Mahindra and Mahindra Ltd’s managing director Pawan Goenka said on Tuesday that it is “becoming more and more challenging” for local auto makers to launch products profitably as investments must grow to comply with more regulatory norms while product life cycles concurrently become shorter.
Starting this fiscal, Mahindra intends to spend a record ₹15,000 crore until 2020-21, including ₹10,000 crore on capital expenditure.
The usual practice was to spend ₹ 10,000 crore every three years.
The higher figure signals a robust demand and investment cycle, said V. S. Parthasarathy, chief financial officer of the Mahindra Group, in response to queries from Mint.

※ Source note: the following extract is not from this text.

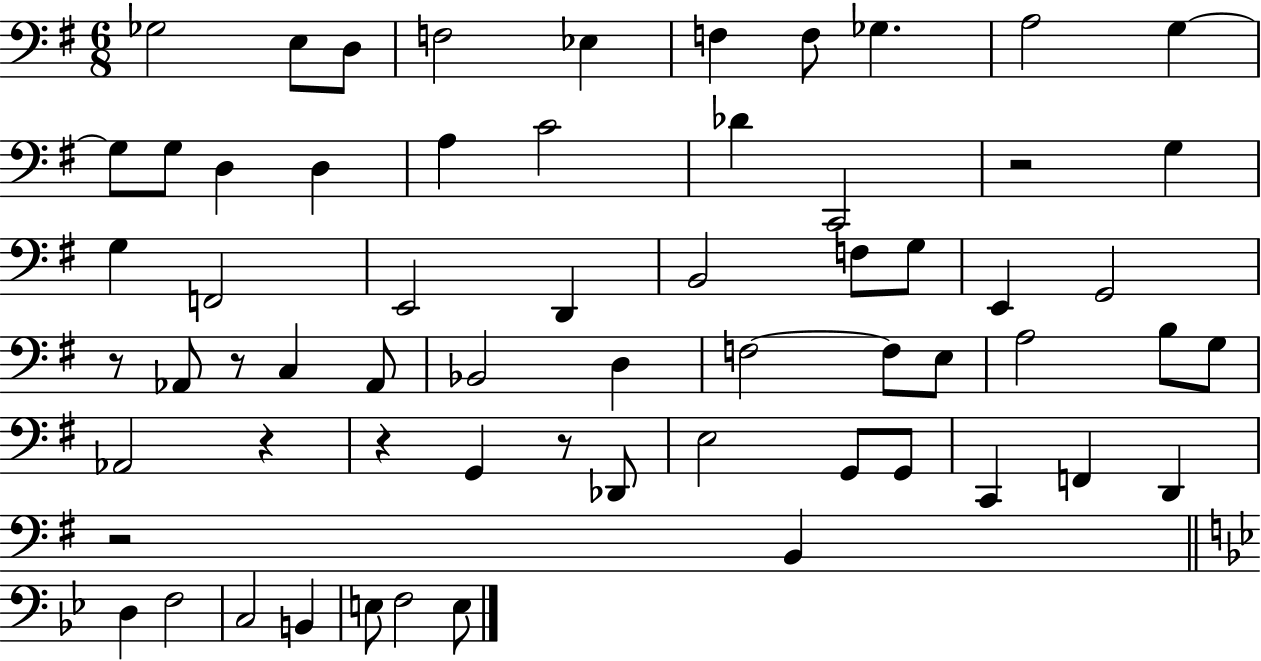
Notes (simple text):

Gb3/h E3/e D3/e F3/h Eb3/q F3/q F3/e Gb3/q. A3/h G3/q G3/e G3/e D3/q D3/q A3/q C4/h Db4/q C2/h R/h G3/q G3/q F2/h E2/h D2/q B2/h F3/e G3/e E2/q G2/h R/e Ab2/e R/e C3/q Ab2/e Bb2/h D3/q F3/h F3/e E3/e A3/h B3/e G3/e Ab2/h R/q R/q G2/q R/e Db2/e E3/h G2/e G2/e C2/q F2/q D2/q R/h B2/q D3/q F3/h C3/h B2/q E3/e F3/h E3/e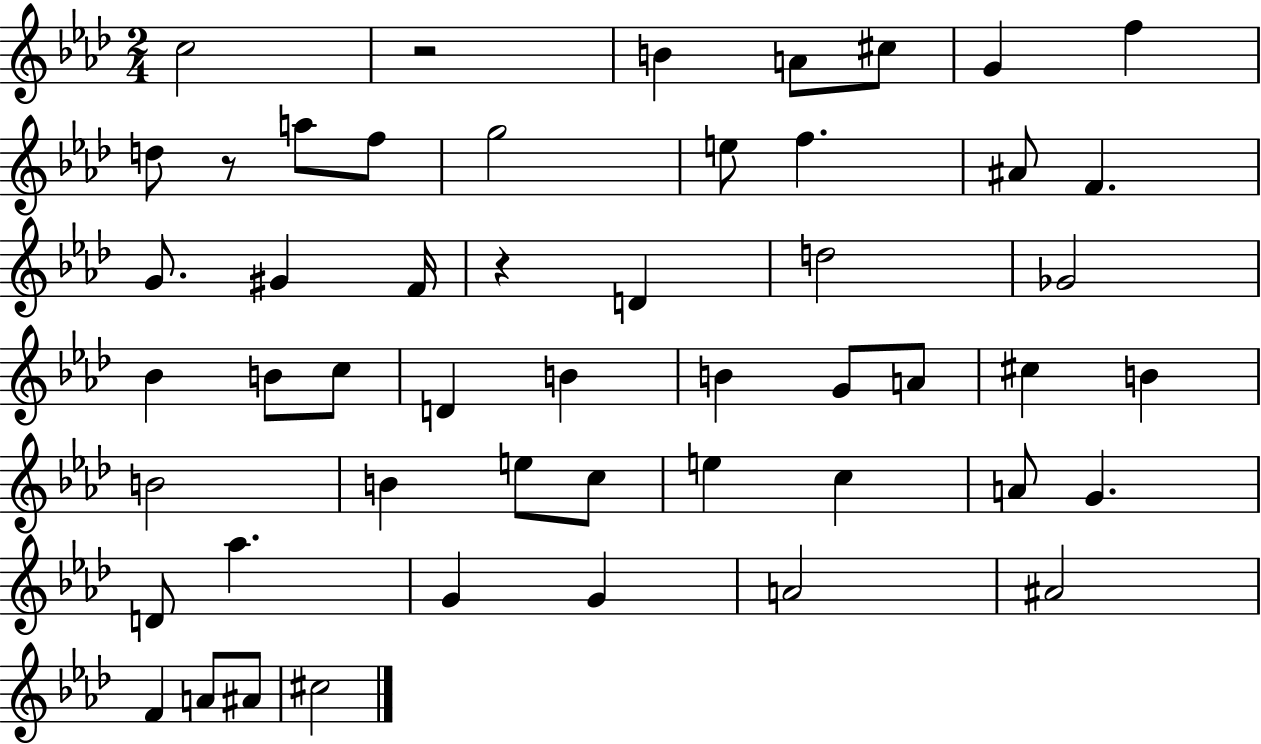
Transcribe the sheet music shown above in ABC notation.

Most of Mahindra’s capex would go towards product and technology development, apart from capacity expansion as the sport-utility vehicle and tractor maker prepares to fight rising competition. It will include spending on luxury car brand Automobili Pininfarina, the off-roader Roxor being developed for the US, new tractors, and compliance with Bharat Stage VI emission norms in India, Goenka told reporters in May.
Meanwhile, Maruti Suzuki India Ltd, the largest passenger vehicle maker, intends to spend ₹5,000 crore this fiscal year, nearly 50% more than last year’s ₹3,400 crore.
Bulk of the figure of ₹4,000 crore will go towards product development and capacity expansion, Kenichi Ayukawa, managing director and chief executive at the local unit of Japan’s Suzuki Motor Corp., told reporters in April.
Crisil estimates 70% of the ₹ 58,000 crore to be spent by car and SUV makers as companies try to outdo each other in the fight for market share.
“New model launches and investment in product development, including electric vehicles, will also be necessitated due to intense competition,” said Anuj Sethi, senior director at Crisil.
However, going forward, capex in the passenger vehicle market will be driven more by capacity addition as the top two companies in the passenger vehicle segment—Maruti Suzuki and Hyundai Motor India Ltd—are operating at close to optimal levels and are even resorting to reducing exports to meet robust demand locally, according to Crisil.